===== Records to use

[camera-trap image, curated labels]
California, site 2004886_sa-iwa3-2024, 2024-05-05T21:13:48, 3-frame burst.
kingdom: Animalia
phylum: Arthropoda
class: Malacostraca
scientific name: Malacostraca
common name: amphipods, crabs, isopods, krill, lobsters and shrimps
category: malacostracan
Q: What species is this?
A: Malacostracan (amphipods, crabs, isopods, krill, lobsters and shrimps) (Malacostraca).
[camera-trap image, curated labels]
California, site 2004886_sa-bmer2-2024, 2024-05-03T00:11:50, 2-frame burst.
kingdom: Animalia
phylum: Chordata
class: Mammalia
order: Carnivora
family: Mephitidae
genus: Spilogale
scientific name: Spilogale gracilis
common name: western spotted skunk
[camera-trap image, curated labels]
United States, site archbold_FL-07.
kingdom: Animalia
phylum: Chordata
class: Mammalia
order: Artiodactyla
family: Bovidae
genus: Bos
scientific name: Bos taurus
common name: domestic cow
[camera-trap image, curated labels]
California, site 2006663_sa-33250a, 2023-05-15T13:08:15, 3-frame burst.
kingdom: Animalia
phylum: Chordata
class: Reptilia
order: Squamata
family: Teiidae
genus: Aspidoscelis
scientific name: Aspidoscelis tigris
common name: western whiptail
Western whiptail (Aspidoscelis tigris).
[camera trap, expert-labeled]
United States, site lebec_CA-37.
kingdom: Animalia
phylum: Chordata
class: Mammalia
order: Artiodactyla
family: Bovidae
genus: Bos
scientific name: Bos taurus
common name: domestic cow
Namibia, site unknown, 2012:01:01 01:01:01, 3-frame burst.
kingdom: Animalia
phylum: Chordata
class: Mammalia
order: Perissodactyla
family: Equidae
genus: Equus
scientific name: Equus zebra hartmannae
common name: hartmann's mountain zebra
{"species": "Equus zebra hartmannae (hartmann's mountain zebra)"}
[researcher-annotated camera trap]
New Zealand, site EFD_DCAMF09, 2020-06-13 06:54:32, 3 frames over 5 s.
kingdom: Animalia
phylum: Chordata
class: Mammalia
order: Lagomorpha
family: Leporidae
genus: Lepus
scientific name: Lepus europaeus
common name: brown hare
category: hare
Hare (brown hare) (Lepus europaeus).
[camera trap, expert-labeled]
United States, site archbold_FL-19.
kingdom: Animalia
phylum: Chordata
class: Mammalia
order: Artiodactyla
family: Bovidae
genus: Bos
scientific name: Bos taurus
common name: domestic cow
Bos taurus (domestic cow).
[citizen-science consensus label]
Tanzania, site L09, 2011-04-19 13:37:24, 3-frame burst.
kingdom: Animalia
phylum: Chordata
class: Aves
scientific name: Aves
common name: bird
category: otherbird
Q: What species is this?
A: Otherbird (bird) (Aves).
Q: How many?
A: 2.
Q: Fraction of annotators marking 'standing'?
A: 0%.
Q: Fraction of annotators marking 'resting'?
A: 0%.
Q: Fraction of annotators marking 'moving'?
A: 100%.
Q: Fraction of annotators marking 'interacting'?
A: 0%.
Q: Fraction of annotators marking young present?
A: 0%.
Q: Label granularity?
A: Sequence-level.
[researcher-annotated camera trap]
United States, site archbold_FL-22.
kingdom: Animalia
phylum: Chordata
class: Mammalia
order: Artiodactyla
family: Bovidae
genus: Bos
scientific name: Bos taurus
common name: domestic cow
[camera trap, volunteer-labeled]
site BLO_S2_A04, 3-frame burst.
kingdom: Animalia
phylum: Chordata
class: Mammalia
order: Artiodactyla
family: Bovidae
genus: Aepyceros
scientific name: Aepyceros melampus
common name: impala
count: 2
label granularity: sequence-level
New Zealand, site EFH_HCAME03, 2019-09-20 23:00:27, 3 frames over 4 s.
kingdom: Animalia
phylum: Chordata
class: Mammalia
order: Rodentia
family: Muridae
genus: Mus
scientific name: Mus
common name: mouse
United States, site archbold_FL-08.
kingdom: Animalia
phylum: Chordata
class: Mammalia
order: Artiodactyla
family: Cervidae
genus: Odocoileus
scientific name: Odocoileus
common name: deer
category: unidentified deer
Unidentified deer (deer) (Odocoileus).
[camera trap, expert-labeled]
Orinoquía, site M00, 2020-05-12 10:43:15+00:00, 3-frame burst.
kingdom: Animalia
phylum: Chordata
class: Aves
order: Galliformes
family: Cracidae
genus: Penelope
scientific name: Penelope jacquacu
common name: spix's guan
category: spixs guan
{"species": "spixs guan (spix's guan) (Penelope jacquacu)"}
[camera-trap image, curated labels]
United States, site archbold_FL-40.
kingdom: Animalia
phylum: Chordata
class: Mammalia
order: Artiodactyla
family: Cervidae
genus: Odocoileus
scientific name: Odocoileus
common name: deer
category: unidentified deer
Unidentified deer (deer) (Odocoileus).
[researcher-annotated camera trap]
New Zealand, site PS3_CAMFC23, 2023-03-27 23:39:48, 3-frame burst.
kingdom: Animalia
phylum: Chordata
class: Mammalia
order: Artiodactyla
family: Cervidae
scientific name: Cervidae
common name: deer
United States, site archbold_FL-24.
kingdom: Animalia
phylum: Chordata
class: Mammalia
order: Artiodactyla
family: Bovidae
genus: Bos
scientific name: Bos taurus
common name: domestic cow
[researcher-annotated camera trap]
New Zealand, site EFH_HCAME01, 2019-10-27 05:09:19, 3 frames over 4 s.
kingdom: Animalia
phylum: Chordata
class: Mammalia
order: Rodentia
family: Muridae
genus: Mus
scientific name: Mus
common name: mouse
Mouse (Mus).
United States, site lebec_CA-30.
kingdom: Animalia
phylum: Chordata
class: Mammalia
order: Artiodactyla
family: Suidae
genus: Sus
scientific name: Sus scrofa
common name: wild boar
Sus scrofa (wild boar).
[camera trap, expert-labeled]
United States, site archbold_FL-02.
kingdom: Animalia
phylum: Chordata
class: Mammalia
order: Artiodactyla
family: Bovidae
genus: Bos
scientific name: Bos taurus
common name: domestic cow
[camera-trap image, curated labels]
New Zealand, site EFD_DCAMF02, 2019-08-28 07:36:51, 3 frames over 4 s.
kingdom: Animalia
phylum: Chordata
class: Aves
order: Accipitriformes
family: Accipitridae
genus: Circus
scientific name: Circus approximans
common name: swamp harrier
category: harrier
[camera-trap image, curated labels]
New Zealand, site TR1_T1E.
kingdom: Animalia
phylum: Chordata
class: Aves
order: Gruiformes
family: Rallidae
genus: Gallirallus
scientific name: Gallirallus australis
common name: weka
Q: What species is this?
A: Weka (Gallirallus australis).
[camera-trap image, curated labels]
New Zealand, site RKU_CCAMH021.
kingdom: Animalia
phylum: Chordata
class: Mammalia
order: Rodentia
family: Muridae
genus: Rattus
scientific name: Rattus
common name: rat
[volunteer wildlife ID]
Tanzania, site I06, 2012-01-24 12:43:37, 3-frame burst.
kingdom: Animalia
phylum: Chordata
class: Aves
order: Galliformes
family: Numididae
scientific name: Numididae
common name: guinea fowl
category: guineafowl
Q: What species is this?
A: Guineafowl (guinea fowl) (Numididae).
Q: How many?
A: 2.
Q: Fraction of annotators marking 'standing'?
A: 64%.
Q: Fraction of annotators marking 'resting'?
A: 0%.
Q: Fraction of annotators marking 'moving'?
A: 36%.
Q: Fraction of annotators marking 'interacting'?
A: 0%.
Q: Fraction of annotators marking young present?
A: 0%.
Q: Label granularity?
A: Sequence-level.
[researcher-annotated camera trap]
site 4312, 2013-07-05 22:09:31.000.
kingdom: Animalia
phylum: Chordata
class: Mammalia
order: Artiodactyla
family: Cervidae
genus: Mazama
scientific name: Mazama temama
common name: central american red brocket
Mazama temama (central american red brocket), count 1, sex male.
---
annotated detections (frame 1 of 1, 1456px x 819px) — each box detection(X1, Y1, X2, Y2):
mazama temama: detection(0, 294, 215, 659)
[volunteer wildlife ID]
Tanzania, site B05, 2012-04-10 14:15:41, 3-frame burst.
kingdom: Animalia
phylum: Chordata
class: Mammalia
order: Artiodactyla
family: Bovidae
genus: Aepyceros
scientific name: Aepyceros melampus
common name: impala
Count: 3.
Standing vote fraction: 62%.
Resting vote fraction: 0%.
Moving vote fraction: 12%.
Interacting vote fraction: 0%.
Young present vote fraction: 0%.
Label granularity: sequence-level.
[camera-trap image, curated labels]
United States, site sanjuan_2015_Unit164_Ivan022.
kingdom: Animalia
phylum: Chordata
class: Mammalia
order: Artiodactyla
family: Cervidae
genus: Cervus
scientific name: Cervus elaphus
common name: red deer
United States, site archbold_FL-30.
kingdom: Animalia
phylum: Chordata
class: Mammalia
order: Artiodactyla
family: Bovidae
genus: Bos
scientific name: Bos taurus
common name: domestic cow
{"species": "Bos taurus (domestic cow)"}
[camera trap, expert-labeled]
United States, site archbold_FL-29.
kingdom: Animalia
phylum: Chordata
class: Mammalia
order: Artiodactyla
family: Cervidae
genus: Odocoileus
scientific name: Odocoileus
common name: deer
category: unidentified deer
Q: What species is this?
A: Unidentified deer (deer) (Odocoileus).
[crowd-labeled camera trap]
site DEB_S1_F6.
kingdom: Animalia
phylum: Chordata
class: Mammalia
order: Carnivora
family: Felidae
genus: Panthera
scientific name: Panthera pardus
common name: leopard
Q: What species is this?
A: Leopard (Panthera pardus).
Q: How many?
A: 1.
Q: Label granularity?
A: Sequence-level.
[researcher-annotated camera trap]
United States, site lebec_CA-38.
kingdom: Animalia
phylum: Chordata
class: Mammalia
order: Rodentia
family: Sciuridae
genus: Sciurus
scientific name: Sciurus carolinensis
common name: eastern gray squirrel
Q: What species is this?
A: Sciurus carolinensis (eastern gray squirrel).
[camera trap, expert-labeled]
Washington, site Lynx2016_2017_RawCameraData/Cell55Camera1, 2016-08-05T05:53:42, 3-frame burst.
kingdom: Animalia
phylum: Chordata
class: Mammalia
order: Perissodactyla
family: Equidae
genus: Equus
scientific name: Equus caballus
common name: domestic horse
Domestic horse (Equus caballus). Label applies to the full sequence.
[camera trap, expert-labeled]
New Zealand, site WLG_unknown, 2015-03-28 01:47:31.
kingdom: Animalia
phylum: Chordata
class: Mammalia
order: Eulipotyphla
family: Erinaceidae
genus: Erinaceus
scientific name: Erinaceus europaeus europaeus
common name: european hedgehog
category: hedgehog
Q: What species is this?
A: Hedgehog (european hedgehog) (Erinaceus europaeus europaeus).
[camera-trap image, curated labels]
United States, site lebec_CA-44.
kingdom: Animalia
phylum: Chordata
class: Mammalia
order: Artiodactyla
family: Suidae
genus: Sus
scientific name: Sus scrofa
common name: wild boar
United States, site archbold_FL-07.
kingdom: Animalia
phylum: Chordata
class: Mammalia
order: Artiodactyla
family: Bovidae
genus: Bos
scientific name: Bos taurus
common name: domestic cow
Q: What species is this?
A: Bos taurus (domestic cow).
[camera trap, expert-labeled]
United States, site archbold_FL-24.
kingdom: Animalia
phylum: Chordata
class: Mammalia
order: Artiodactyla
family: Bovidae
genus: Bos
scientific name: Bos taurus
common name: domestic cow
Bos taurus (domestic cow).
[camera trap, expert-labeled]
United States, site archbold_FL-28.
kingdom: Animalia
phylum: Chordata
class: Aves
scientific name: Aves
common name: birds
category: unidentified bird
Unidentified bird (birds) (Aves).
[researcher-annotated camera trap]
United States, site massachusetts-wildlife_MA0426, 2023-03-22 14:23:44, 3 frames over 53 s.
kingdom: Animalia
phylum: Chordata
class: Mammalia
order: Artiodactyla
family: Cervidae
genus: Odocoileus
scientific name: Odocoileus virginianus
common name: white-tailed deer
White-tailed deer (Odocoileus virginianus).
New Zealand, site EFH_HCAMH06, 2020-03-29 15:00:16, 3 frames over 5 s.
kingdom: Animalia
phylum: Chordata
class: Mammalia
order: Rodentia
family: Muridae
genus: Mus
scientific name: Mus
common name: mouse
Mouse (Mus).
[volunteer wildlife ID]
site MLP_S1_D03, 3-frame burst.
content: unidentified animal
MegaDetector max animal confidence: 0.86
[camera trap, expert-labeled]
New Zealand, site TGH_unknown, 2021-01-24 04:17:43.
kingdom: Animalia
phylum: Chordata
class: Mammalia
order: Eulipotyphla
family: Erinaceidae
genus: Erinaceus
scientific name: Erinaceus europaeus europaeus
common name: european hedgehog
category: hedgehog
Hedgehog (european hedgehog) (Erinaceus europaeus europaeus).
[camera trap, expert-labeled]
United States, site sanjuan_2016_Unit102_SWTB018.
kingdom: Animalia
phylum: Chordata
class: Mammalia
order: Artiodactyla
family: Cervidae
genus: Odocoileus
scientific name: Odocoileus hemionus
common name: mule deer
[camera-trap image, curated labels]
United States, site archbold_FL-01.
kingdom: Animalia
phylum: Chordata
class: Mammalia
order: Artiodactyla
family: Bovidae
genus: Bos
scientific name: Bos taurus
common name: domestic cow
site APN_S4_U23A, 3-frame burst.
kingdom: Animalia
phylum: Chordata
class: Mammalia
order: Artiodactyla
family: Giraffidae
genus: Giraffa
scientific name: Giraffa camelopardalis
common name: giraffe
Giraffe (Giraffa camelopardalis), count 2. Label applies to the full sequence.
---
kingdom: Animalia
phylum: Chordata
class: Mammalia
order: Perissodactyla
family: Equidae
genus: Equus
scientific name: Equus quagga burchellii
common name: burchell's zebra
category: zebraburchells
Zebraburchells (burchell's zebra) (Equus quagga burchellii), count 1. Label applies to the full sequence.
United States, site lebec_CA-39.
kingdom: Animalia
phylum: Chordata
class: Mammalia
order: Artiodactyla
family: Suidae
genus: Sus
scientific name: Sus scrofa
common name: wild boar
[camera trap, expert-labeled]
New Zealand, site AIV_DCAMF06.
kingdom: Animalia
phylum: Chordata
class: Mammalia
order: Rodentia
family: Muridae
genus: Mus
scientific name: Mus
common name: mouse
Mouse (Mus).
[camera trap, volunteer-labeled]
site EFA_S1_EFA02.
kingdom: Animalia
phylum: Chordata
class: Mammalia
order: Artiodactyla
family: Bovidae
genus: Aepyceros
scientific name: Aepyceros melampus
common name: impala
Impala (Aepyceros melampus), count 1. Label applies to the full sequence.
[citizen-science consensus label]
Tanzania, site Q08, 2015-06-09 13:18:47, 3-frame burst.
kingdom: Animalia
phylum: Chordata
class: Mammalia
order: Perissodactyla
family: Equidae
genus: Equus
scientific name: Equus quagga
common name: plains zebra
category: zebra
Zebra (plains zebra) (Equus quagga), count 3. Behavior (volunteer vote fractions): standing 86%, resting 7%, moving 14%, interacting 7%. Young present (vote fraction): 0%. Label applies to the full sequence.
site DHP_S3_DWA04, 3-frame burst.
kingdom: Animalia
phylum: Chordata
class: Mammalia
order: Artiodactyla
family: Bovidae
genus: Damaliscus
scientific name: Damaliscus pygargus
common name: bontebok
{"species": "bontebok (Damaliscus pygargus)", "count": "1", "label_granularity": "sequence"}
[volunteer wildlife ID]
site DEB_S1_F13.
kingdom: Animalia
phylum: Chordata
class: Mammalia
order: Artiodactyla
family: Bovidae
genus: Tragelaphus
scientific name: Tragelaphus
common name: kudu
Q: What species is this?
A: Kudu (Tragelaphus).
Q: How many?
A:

==========

• Exercise: Look above for the line holding "common name: white-tailed deer" and the line holding "United States, site sanjuan_2016_Unit102_SWTB018.". Retype both, and every line between them, word for word and nothing else.

• Answer to the problem:
common name: white-tailed deer
White-tailed deer (Odocoileus virginianus).
New Zealand, site EFH_HCAMH06, 2020-03-29 15:00:16, 3 frames over 5 s.
kingdom: Animalia
phylum: Chordata
class: Mammalia
order: Rodentia
family: Muridae
genus: Mus
scientific name: Mus
common name: mouse
Mouse (Mus).
[volunteer wildlife ID]
site MLP_S1_D03, 3-frame burst.
content: unidentified animal
MegaDetector max animal confidence: 0.86
[camera trap, expert-labeled]
New Zealand, site TGH_unknown, 2021-01-24 04:17:43.
kingdom: Animalia
phylum: Chordata
class: Mammalia
order: Eulipotyphla
family: Erinaceidae
genus: Erinaceus
scientific name: Erinaceus europaeus europaeus
common name: european hedgehog
category: hedgehog
Hedgehog (european hedgehog) (Erinaceus europaeus europaeus).
[camera trap, expert-labeled]
United States, site sanjuan_2016_Unit102_SWTB018.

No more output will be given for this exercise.